Retype the listing that follows, word for word.

-.-.-

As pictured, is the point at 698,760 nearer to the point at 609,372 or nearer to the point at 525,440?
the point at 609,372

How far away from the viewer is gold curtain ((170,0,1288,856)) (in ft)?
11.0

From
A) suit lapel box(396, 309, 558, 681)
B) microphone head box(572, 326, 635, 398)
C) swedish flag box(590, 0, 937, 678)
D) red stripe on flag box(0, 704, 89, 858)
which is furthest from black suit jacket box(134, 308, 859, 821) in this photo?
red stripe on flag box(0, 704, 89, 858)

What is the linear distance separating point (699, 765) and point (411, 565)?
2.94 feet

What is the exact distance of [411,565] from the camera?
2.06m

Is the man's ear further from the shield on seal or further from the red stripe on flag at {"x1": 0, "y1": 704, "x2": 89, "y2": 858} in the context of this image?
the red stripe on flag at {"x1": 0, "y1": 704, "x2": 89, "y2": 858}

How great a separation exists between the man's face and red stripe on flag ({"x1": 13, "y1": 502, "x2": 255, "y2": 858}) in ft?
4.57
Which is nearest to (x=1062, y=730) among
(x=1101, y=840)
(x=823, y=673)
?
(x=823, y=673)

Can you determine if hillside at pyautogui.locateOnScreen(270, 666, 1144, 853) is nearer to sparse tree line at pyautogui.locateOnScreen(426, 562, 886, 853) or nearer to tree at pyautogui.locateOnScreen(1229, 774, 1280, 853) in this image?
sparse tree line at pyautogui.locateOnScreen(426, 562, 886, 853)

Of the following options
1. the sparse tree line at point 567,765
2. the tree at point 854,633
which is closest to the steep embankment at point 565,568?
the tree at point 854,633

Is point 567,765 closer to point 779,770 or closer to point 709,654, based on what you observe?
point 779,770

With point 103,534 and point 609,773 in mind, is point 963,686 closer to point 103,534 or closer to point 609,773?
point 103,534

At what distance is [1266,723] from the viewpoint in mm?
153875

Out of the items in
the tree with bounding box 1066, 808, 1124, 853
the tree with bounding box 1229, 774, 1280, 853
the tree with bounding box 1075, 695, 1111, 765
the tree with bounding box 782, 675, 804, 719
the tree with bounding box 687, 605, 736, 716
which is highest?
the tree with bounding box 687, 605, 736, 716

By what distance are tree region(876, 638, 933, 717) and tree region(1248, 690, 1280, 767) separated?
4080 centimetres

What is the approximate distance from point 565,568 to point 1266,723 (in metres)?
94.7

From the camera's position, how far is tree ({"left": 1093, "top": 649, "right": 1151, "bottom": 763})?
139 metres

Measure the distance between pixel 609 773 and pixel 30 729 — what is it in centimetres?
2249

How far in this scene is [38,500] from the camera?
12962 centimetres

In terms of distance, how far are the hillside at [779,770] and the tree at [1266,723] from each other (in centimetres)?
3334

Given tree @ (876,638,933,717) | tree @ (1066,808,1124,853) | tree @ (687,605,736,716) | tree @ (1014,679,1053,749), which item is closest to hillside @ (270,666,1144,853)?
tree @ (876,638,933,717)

-.-.-

**Solution for this problem**
As pictured, is the point at 698,760 nearer to the point at 609,372 or nearer to the point at 525,440?
the point at 609,372

How far away from the viewer is gold curtain ((170,0,1288,856)) (in ft)?
11.0

From
A) suit lapel box(396, 309, 558, 681)
B) microphone head box(572, 326, 635, 398)
C) swedish flag box(590, 0, 937, 678)
D) red stripe on flag box(0, 704, 89, 858)
which is furthest from black suit jacket box(134, 308, 859, 821) in this photo?
red stripe on flag box(0, 704, 89, 858)

What is the linear distance separating point (699, 765) and point (411, 565)?
2.94 feet

What is the exact distance of [411,565] from the camera?
2.06m

Is the man's ear further from the shield on seal or further from the red stripe on flag at {"x1": 0, "y1": 704, "x2": 89, "y2": 858} in the context of this image?
the red stripe on flag at {"x1": 0, "y1": 704, "x2": 89, "y2": 858}

How great a separation exists between the man's face and red stripe on flag ({"x1": 13, "y1": 502, "x2": 255, "y2": 858}) in ft?
4.57
Which is nearest to (x=1062, y=730) among
(x=1101, y=840)
(x=823, y=673)
?
(x=823, y=673)

Can you determine if hillside at pyautogui.locateOnScreen(270, 666, 1144, 853) is nearer to sparse tree line at pyautogui.locateOnScreen(426, 562, 886, 853) or nearer to tree at pyautogui.locateOnScreen(1229, 774, 1280, 853) in this image?
sparse tree line at pyautogui.locateOnScreen(426, 562, 886, 853)

Of the following options
1. the sparse tree line at point 567,765
2. the tree at point 854,633
which is closest to the steep embankment at point 565,568?
the tree at point 854,633

Is point 567,765 closer to point 779,770 or closer to point 709,654, based on what you observe?
point 779,770

With point 103,534 and point 609,773 in mind, is point 963,686 closer to point 103,534 or closer to point 609,773?
point 103,534

At what distance is [1266,723] from the viewpoint in mm?
153875

Out of the items in
the tree with bounding box 1066, 808, 1124, 853
the tree with bounding box 1229, 774, 1280, 853
the tree with bounding box 1075, 695, 1111, 765
the tree with bounding box 782, 675, 804, 719
the tree with bounding box 687, 605, 736, 716
which is highest?
the tree with bounding box 687, 605, 736, 716

By what distance are tree region(876, 638, 933, 717) and tree region(1248, 690, 1280, 767) separated?
4080 centimetres

What is the approximate distance from point 565,568 to point 1266,723 (in metres)?
94.7

From the camera's position, how far is tree ({"left": 1093, "top": 649, "right": 1151, "bottom": 763})?
139 metres

Measure the distance between pixel 609 773 and pixel 30 729 — what is it in centimetres?
2249

How far in this scene is [38,500] from the camera?
12962 centimetres

In terms of distance, how far are the hillside at [779,770] and the tree at [1266,723] from each other (in centimetres)?
3334

Given tree @ (876,638,933,717) | tree @ (1066,808,1124,853) | tree @ (687,605,736,716) | tree @ (1014,679,1053,749), which item is closest to hillside @ (270,666,1144,853)?
tree @ (876,638,933,717)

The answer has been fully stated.